Hell on Earth (Hell on Earth, Book 1) (Hell on Earth Series)
Page 8
“So you believe the elf legend to be based on you because of your ears, and I’m assuming your build. I remember elves are supposed to be tall and lean,” she said.
“Yes.”
“I don’t remember any elves with talons sprouting from the backs of their hands.”
“It’s not like humans saw everything through the veils once separating our worlds, and most of what they did see they jumbled up, or the passing of years twisted their tales into something entirely different.”

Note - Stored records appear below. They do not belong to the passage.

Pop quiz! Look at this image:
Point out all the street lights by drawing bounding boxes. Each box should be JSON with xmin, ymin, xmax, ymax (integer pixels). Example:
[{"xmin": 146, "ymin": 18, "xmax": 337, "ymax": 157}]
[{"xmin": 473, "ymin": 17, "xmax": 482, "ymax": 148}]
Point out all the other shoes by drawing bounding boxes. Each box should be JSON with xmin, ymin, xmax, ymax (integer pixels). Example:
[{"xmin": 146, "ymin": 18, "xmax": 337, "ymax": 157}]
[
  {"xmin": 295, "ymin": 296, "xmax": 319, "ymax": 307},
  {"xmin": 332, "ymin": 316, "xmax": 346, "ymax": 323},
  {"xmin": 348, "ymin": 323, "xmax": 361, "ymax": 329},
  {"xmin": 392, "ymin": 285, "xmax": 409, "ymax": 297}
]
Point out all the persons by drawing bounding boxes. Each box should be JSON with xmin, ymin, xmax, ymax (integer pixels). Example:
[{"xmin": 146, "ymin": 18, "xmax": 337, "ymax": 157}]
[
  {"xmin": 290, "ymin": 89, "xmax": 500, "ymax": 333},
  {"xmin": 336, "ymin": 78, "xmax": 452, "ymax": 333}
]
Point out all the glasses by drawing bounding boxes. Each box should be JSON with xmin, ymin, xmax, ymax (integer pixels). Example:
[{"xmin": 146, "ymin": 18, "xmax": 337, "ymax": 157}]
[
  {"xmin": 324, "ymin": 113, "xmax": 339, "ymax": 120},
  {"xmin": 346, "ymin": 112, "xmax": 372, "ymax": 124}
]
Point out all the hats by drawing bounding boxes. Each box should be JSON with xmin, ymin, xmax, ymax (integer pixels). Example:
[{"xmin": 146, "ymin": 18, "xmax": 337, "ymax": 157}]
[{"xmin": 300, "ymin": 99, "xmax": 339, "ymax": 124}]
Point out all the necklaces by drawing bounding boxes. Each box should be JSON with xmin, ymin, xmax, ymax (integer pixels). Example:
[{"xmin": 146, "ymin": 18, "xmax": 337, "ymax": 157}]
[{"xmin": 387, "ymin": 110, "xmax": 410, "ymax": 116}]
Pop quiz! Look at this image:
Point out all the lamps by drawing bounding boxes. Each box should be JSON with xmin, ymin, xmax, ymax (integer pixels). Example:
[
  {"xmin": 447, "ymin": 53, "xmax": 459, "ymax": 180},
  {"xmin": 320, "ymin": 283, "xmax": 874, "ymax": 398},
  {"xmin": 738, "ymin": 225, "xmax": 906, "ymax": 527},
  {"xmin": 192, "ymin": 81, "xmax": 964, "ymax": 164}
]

“What are the veils?” she asked.
“Some humans were able to glimpse into Hell and Heaven through the veils separating our worlds. It’s how many human myths were born and how some people knew about the existence of demons and angels. Some people glimpsed things in Hell and Heaven and revealed what they saw to other people. Other humans encountered demons and angels when they were allowed to walk the Earth. From werewolves to vampires to leprechauns, many demons are the basis of your legends. I am the closest thing to an elf you will find in the demon world.”
“What about Magnus? I could also see him as an elf, especially since he does have magic of a sort.”
I thought of Magnus, the last demon of illusions, and his ability to weave things out of thin air. I didn’t like the idea of humans twisting Magnus and me into the same legend, but with his magical abilities, lean build, and ice-blond hair, I couldn’t deny that it might be true.
“He has horns instead of pointed ears, but yes, Magnus or one of his ancestors could also fit into the elf legends,” I agreed.
“Interesting,” she murmured.
“Didn’t you learn anything about us at the wall?” I asked her.
“I never thought to ask about these kind of things,” she admitted.
“Why not?”
“Because I knew most of what I needed to know about demons.”
“How to kill us,” I said flatly.
“Yes.”
I didn’t know why her confirmation aggravated me; I knew what Wren was and that she’d only agreed to work with us to save the other Wilders. “With the way you think about demons, you must be expecting me to leave you here to die.”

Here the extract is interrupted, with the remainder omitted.